Directions for this task >> Give the number of lines in this listing that contain the word "burst", and nothing else.

━━━━━━━━━━

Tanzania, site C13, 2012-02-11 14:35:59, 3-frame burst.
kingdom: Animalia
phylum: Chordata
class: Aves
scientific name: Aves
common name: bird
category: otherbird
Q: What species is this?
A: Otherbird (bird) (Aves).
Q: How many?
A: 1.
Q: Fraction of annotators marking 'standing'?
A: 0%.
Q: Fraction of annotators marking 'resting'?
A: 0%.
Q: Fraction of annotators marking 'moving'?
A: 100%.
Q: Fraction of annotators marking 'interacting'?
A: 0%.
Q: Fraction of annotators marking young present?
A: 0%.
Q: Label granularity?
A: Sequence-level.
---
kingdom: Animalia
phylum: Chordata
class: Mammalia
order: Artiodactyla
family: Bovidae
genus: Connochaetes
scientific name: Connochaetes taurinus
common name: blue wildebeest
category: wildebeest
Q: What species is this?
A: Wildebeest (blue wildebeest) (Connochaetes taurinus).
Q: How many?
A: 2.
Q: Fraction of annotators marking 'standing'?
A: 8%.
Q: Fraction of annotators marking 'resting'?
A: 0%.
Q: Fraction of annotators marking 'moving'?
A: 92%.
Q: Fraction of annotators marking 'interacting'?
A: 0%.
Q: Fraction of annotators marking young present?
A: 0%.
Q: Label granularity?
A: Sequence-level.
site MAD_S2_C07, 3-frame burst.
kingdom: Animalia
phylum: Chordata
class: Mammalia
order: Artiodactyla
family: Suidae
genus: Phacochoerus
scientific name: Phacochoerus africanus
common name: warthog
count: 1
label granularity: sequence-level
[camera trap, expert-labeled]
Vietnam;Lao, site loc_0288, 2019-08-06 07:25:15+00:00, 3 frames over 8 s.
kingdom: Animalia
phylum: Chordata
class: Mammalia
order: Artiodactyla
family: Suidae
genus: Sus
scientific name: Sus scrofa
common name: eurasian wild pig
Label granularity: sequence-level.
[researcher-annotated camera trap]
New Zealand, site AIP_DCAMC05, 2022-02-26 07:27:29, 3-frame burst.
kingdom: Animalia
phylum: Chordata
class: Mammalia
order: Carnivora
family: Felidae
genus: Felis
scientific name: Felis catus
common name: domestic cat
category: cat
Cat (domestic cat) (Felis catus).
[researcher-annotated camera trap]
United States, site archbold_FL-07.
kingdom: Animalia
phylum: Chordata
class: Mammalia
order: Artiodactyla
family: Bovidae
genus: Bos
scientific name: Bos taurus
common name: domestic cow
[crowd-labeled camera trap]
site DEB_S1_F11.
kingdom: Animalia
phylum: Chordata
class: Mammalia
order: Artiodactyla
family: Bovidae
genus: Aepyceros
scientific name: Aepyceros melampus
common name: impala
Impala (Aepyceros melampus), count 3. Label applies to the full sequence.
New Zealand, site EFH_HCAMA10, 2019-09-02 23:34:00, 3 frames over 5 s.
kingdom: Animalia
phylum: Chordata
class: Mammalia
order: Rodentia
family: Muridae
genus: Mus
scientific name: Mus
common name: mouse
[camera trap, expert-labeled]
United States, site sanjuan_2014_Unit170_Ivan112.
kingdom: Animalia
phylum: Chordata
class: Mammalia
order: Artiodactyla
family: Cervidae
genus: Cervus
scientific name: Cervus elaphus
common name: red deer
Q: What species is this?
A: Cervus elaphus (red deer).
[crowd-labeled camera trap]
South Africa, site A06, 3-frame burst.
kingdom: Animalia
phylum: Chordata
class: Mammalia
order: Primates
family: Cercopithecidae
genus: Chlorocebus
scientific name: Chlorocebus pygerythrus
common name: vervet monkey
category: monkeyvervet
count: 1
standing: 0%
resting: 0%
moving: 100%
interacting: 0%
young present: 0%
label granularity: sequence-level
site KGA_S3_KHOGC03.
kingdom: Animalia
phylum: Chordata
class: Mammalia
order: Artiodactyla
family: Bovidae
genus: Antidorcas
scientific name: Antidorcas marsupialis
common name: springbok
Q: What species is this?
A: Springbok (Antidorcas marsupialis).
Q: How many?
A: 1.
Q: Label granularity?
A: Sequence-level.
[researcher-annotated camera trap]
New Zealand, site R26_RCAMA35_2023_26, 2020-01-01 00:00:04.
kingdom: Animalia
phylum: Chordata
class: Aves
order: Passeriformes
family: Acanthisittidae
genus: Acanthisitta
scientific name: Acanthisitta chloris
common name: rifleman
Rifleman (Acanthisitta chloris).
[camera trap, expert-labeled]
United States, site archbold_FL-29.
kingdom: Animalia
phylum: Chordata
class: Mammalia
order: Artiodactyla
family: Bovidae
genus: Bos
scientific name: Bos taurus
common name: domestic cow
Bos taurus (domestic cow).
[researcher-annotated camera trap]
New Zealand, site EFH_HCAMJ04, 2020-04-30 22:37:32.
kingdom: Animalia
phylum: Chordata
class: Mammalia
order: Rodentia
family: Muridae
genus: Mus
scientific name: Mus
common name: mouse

━━━━━━━━━━

Result of this task >> 4